— Start of Text segment —

Many Chinese sweet soup desserts are taken warm or even piping hot. The latter may seem counter intuitive especially on a hot summer’s day. However, there is a vein of traditional Chinese thinking that the hot soup will actually open your sweat glands and pores to help the body cool off. On the last bit I will leave it to my illustrious readers to decide for themselves.
As an antidote to the wonderful spicy food that I have enjoyed in the past several weeks, there are few better simple and sweet soups like this sweet potato in ginger syrup. This is my Hokkien (Fujianese) dessert counterpart to my previous post on Hokkien Hae Mee. A perfect afternoon snack would have been to partake one after the other.
The version that I grew up with has a clear syrup made with rock sugar or white granulated sugar. Some families use brown sugar, often mistaken for a savory soy sauce dish. The ginger is a must as it gives the soup an unmistakable “warming” flavor similar to that of teh halia (ginger tea). Chinese old wives tales attribute ginger with the property of “chasing the wind” out of the body. One just has to assume that this singular event is a good thing for your health.

— End of Text segment —
— Start of Data rows —

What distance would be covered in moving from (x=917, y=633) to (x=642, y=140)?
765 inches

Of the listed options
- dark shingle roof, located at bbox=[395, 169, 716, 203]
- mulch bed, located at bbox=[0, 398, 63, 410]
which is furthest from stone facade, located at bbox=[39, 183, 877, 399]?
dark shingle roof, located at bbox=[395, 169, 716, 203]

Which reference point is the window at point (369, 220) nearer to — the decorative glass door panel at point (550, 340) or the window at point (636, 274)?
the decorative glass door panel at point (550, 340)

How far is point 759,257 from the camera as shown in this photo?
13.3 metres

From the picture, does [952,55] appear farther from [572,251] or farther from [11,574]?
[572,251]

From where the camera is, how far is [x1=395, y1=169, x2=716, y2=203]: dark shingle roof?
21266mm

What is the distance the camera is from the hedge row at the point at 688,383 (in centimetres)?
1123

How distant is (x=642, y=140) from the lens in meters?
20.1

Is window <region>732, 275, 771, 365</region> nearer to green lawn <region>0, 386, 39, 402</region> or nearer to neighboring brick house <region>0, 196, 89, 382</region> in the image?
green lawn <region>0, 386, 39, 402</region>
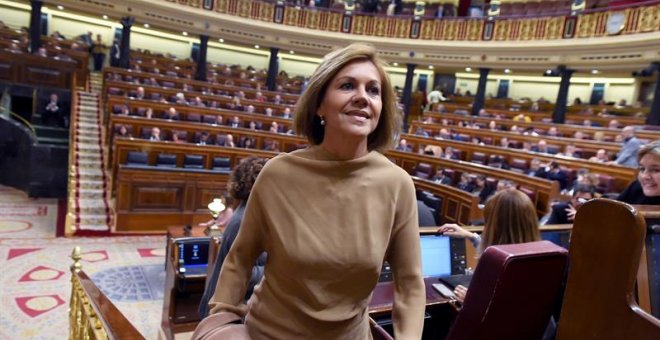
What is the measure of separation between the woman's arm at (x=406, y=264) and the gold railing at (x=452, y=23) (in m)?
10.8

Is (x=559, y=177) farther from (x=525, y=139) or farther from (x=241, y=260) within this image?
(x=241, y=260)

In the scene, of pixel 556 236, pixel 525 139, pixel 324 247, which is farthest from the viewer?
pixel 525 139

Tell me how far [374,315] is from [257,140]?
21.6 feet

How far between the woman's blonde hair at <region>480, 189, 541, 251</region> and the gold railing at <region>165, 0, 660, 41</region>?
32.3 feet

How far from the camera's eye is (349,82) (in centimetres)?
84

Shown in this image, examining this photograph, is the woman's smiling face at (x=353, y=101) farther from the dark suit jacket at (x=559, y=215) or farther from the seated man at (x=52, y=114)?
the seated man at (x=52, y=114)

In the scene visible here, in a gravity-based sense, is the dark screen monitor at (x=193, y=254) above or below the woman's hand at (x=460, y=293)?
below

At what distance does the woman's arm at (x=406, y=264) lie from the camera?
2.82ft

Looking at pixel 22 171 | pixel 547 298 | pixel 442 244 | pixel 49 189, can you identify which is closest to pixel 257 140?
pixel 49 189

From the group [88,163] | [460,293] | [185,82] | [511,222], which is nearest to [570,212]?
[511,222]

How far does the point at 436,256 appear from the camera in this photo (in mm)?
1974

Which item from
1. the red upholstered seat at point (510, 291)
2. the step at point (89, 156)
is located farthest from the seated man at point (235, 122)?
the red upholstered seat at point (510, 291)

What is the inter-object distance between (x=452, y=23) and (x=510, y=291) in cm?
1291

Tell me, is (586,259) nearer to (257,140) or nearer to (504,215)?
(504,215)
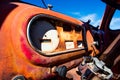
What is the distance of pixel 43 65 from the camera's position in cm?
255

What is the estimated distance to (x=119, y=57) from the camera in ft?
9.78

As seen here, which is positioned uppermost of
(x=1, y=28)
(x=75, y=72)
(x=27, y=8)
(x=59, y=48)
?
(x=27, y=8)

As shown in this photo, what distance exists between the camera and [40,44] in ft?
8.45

— End of Data rows —
— Start of Data rows —

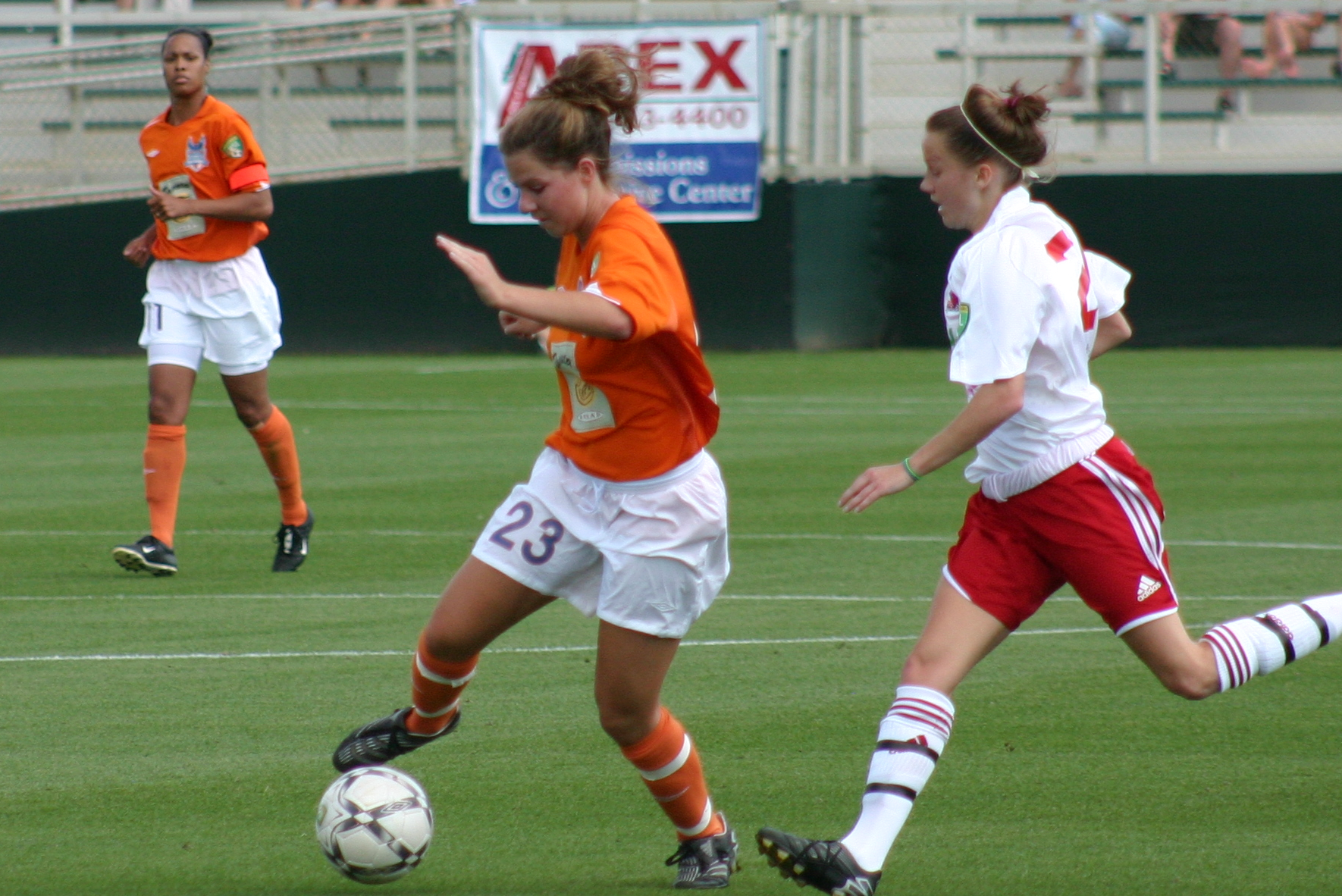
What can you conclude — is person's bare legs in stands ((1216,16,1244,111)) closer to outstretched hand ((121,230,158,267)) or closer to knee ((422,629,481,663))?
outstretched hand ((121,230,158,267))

— End of Data rows —

§ What is asked: Copy the passage above about sweet potato in ginger syrup in full, word for word.

§ Output for this exercise:
Many Chinese sweet soup desserts are taken warm or even piping hot. The latter may seem counter intuitive especially on a hot summer’s day. However, there is a vein of traditional Chinese thinking that the hot soup will actually open your sweat glands and pores to help the body cool off. On the last bit I will leave it to my illustrious readers to decide for themselves.
As an antidote to the wonderful spicy food that I have enjoyed in the past several weeks, there are few better simple and sweet soups like this sweet potato in ginger syrup. This is my Hokkien (Fujianese) dessert counterpart to my previous post on Hokkien Hae Mee. A perfect afternoon snack would have been to partake one after the other.
The version that I grew up with has a clear syrup made with rock sugar or white granulated sugar. Some families use brown sugar, often mistaken for a savory soy sauce dish. The ginger is a must as it gives the soup an unmistakable “warming” flavor similar to that of teh halia (ginger tea). Chinese old wives tales attribute ginger with the property of “chasing the wind” out of the body. One just has to assume that this singular event is a good thing for your health.